The benefit increases announced in Budget 2021 are welcome as much- needed practical support that will make a difference in many of New Zealand’s most vulnerable households, said the Wellington Archdiocese Ecology, Justice and Peace (EJD) Commission.
But the changes also have a symbolic importance beyond their monetary value. “Thirty years ago, benefits were slashed in Ruth Richardson’s 1991 ‘Mother of all budgets’,” said Wellington archdiocese EJP advisor Lisa Beech.
“The benefit cuts, introduced the following year, in 1992, were among the most significant contributors to the child poverty that has been a shameful feature of New Zealand’s social landscape in recent decades. The stigmatisation of beneficiaries, which accompanied the benefit cuts, was often as damaging as the financial losses,” she said.
Ms Beech said that the Wellington EJP Commission had argued for significant benefit increases in submissions to the Budget Policy Statement process in 2020 and 2021.
“Changes to base benefit rates are more significant than one-off supplementary programmes. As we have seen in the Archdiocesan Benefit Impacts held in the Hutt Valley, Kāpiti and Horowhenua, too many beneficiaries must seek additional assistance because base rates are simply too low to cover essentials. That takes a lot of additional support, advocacy and community time,” she said.
With rapidly rising housing costs affecting low-income households, Ms Beech acknowledged that there will be ongoing debate about whether the benefit increases will be enough to move families out of poverty.
“However, the symbolic importance in the first substantial shift in base benefit rates in 30 years is more important. For the first time in decades, the well-being of beneficiaries has been given priority in the Government’s Budget. This is an important step in restoring the mana and dignity of many of our poorest citizens, who are our brothers and sisters.”

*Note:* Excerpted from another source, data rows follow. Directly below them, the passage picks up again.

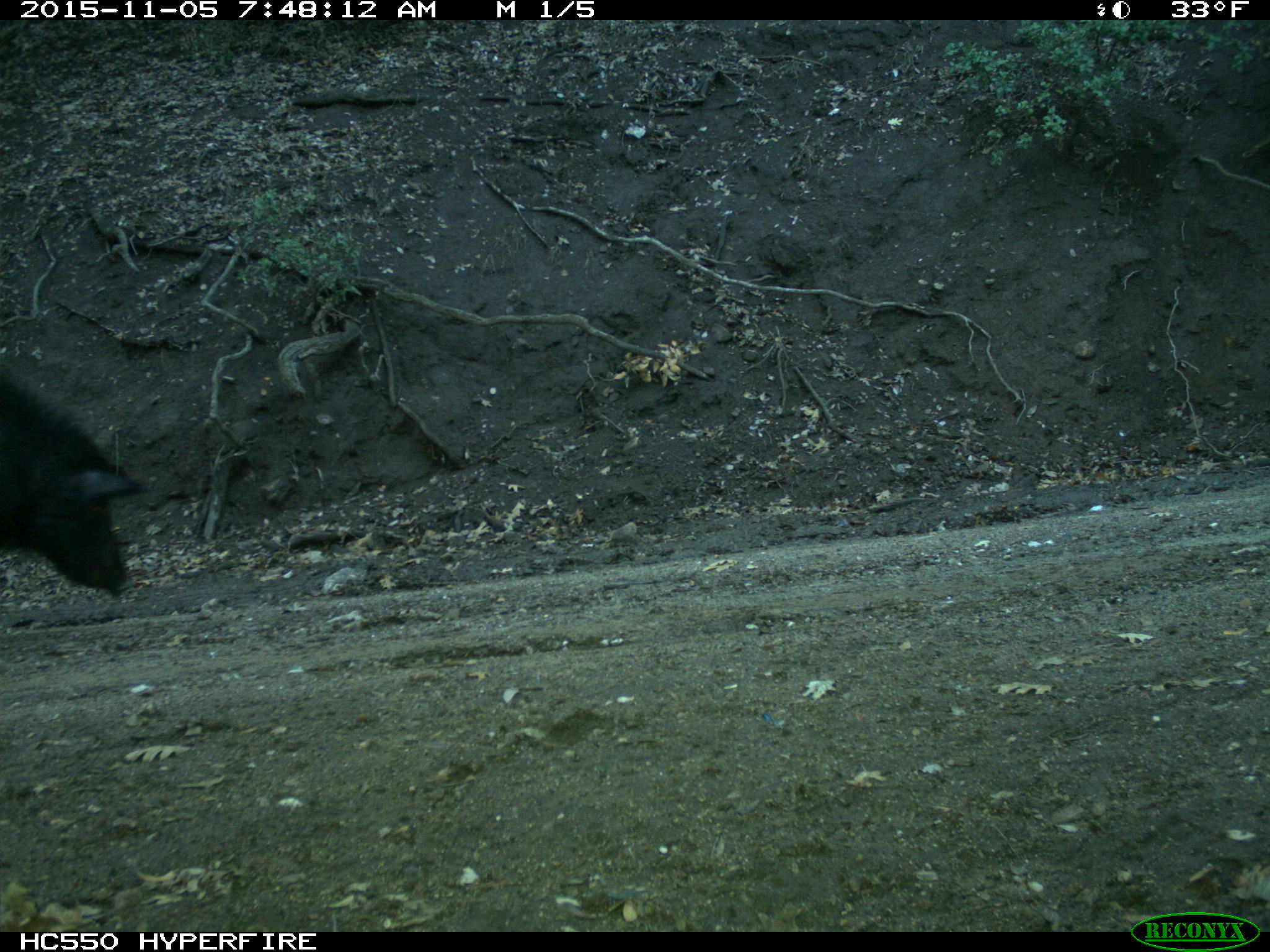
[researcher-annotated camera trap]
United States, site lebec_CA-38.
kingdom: Animalia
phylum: Chordata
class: Mammalia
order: Artiodactyla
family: Suidae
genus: Sus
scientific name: Sus scrofa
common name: wild boar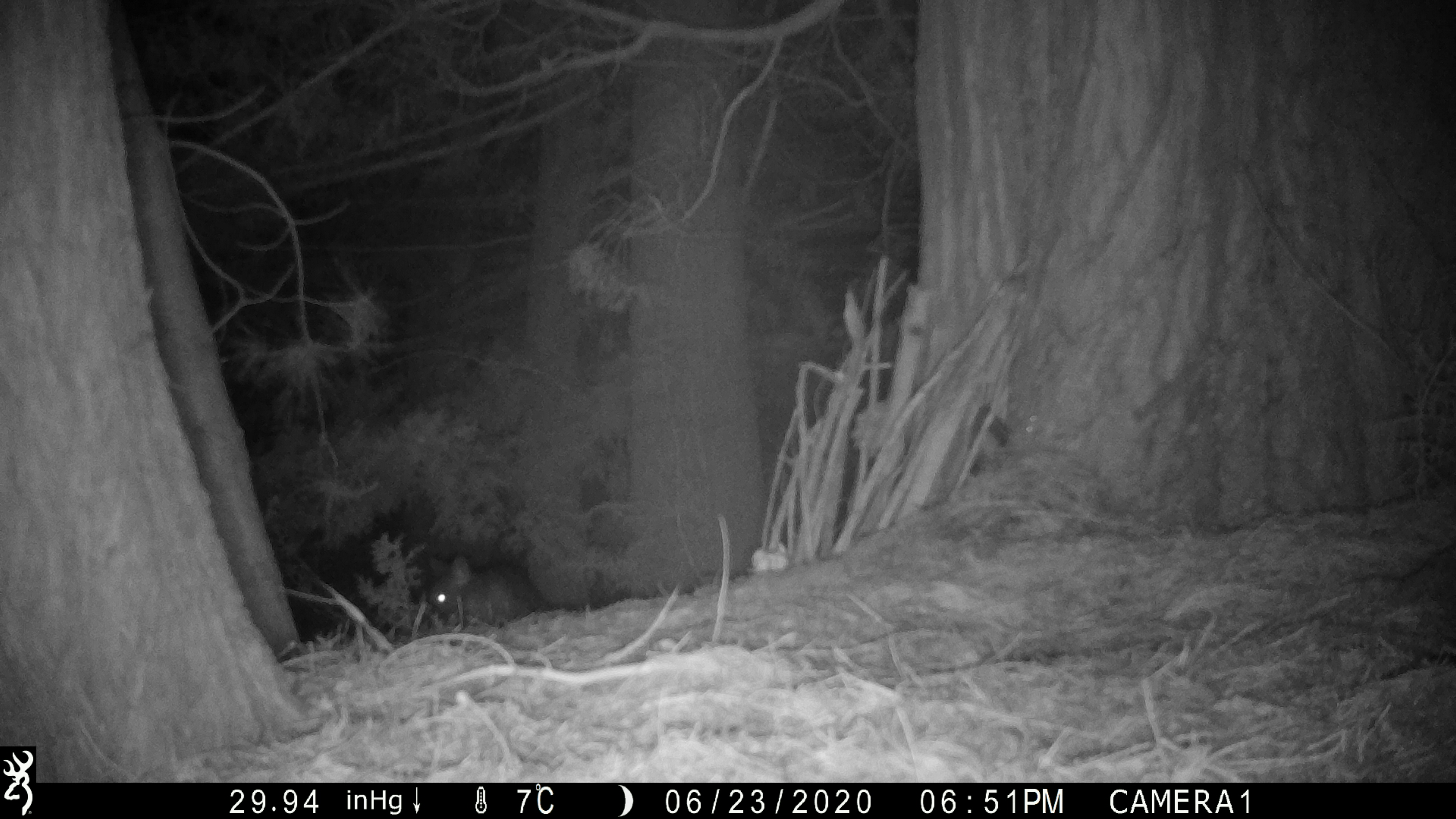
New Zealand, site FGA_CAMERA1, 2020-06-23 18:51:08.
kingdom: Animalia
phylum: Chordata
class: Mammalia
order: Diprotodontia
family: Phalangeridae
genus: Trichosurus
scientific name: Trichosurus vulpecula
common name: common brushtail possum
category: possum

Auckland diocese’s Justice and Peace Commission also commended the Government’s 2021 Budget efforts to improve the welfare of some of the nation’s most vulnerable families.
The other key component to addressing child and family poverty is the provision of more public housing and affordable private housing, the Auckland commission noted in a statement.
The commission welcomed the already-announced allocation of funding for Kainga Ora to buy land for public housing, but stressed that the waiting list continues to outstrip the amount of public housing available.
Loraine Elliott, Auckland diocese vicar for social impact and communication, said that she would have liked to see a greater sense of urgency about this in the Budget, in order to house the 22,000 families still on the waiting list.
Referring to climate change issues, the commission said it was pleased that Budget 2021 set aside funding to respond to the Climate Change Commission’s final recommendations.
“We welcome the Government’s commitment for the public sector to become carbon-neutral by 2025, but would like to see investment in reducing greenhouse gas emissions by 50 per cent across the whole economy by 2030,” the commission statement added.
Caritas Aotearoa New Zealand welcomed the increase in benefits, but said the Budget was not genuinely transformative. More needs to be done to reduce poverty, said Caritas director Julianne Hickey. One way could have been through the Working for Families tax credits to help the working poor, she said.
Infrastructure spending moves were welcomed by Caritas, but more could have been done concerning housing and public transport to correct past underinvestment.